In February 1942, three months after the Japanese attack, President Roosevelt signed a decree for the deportation of all the Americans of Japanese origin. Their goods were all to be confiscated by the War Time [sic] Civil Control Administration. However, the majority of this population was in agriculture, a field in which they excelled. On the eve of being deported, these farmers had no choice, finding a buyer was all they could do to save something.

What an extraordinary digression for an old chorus girl looking back on her life!

Actually this one is a plot device. Our fictional Elizabeth goes on to tell us that Benjamin and his mob friends were able to profit from the misery of the “deportees.” Even though it was paradoxical that Benjamin never saw the parallel between the “deportation” of the Japanese and the endless persecution of his own people, the Jews.

But anyway the episode has a happy outcome:

We worked hard and made a lot of money. Benjamin decided to treat me to a little luxury. He took an apartment in the Sunset Tower, Hollywood’s most chic address.

The depiction is comic and ludicrous, like Bertolt Brecht’s Chicago—but, I suspect, not intentionally so. The author is merely concocting a French-tourist version of America in which there is no real difference between fact and fiction. He gratuitously name-drops people and places, often with telling errors. (Siegel’s mistress Virginia Hill is “Virginia Hills”; McCarty Drive in Beverly Hills is “McCarthy Drive.”)

Monnier has obviously seen a lot of films about gangsters and Hollywood. No doubt he wrote this in expectation of inspiring yet another one. Céline may make it into the movies yet.

Notes

1. Carl Junghans, aka Karl Younghans, was a pro-Communist actor and director in Berlin the 1920s, then went to Prague, and back to Germany for a while where he worked with Leni Riefenstahl on Olympia (1936). Then, to France; to the USA after the start of the war; and finally back to Germany. He is said to have had an affair with Vladimir Nabokov’s sister-in-law and to be a possible inspiration for Nabokov’s character Humbert Humbert. See http://nabokovsecrethistory.com/news/meet-carl-junghans-propagandist-literary-inspiration-camera-obscura-lolita [4]

2.  Marc-Henri Cadier, Louis-Ferdinand Céline et le cinema.  St-Etienne, France: Editions M.H.C. 2011.

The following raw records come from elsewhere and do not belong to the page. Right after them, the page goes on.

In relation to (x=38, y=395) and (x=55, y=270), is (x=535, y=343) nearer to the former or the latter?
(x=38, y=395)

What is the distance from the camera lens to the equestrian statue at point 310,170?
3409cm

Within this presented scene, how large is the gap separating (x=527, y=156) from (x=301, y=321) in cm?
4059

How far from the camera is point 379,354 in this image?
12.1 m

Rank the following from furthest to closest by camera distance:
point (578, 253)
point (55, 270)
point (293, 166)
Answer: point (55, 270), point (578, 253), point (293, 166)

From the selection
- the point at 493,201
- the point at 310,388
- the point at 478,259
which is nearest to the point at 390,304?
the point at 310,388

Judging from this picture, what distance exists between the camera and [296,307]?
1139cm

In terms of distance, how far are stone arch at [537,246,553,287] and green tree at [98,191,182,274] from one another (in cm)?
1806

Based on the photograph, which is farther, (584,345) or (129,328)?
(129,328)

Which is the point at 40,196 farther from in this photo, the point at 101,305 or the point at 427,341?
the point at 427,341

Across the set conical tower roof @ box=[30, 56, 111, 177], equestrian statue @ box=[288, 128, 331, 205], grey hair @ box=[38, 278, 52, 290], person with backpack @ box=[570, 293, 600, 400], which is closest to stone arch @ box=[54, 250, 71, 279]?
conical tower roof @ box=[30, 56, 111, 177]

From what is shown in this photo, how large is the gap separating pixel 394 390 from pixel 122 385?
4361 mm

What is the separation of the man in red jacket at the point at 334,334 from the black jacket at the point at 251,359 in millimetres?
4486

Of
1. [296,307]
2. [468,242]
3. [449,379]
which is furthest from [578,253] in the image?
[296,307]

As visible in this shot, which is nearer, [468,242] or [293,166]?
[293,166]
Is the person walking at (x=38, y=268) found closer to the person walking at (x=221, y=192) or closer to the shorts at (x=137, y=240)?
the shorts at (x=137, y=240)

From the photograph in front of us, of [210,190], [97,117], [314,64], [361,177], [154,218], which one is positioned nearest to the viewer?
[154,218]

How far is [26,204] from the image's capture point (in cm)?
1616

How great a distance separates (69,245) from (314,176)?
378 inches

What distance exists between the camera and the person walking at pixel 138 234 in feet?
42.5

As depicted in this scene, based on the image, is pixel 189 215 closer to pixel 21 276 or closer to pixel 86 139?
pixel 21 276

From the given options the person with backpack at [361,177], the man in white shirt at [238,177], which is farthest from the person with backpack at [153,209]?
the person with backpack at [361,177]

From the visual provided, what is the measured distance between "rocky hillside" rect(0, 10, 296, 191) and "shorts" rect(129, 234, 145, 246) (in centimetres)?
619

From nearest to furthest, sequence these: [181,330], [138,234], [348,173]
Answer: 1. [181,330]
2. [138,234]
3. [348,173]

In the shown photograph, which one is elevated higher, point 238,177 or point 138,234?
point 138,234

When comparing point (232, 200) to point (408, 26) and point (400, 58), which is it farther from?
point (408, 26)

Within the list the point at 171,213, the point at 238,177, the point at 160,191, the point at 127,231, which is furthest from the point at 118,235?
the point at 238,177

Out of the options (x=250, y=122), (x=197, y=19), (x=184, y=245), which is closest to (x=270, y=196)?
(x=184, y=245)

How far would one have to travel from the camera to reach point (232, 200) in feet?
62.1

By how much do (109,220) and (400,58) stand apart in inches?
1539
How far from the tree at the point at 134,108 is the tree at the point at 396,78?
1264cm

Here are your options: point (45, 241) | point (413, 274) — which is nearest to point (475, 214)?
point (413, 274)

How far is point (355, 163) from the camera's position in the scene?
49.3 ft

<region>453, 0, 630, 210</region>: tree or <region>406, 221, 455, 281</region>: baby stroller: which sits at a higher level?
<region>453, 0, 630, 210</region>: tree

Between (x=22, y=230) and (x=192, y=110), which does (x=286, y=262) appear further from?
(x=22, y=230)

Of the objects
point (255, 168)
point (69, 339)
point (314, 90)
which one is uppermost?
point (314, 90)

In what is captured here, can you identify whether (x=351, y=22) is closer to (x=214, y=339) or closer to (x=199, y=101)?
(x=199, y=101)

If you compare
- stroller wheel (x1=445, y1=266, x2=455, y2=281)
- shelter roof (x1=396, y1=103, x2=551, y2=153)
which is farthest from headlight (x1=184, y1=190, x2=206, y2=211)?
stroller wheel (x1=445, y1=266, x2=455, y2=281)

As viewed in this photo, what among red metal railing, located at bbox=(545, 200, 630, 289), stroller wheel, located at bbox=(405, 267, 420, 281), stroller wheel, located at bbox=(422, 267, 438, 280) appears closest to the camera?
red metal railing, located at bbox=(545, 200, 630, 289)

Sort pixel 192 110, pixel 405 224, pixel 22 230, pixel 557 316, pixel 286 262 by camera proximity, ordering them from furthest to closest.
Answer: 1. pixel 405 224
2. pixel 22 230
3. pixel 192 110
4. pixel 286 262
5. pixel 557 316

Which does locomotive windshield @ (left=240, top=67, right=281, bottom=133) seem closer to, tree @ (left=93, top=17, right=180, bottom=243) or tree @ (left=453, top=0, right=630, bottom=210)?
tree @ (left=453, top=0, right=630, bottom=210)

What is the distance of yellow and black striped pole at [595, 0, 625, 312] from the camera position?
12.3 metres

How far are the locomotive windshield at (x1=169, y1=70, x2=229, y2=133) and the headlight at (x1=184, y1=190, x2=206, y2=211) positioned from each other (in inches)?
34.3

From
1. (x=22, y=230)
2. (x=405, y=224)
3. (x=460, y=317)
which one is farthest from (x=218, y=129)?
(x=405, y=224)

3. A slightly different account appears as “Impossible Voyage” in La Rumeur Mag [5], 2014.

4. Although a Motion Picture Production Code from the “Hays Office” had been in existence since 1930, it did not have any real teeth until July 1934. At that point, studios were forbidden to release commercial films that did not have a Production Administration Code certificate of approval. Thus Céline was pushing his racy novel. just as the strict code came into effect. It was all over the pages of Variety during Céline’s visit. Hélas!

5. Henri Mahé, 1907-1975. Painter and film director, friend of Céline.

6. Éliane Tayar, quoted in Emile Brami’s Celine à Rebours. Paris: Archipoche. 2011.

7. Brami, Ibid.

8. Alphonse Juilland, Elizabeth and Louis. Paris: Editions Gallimard. 1994.

9. Elizabeth Craig parle de Céline [6], on YouTube.

10. Jean Monnier, Elizabeth Craig: une vie celinienne. Paris: Robert Laffont. 2018.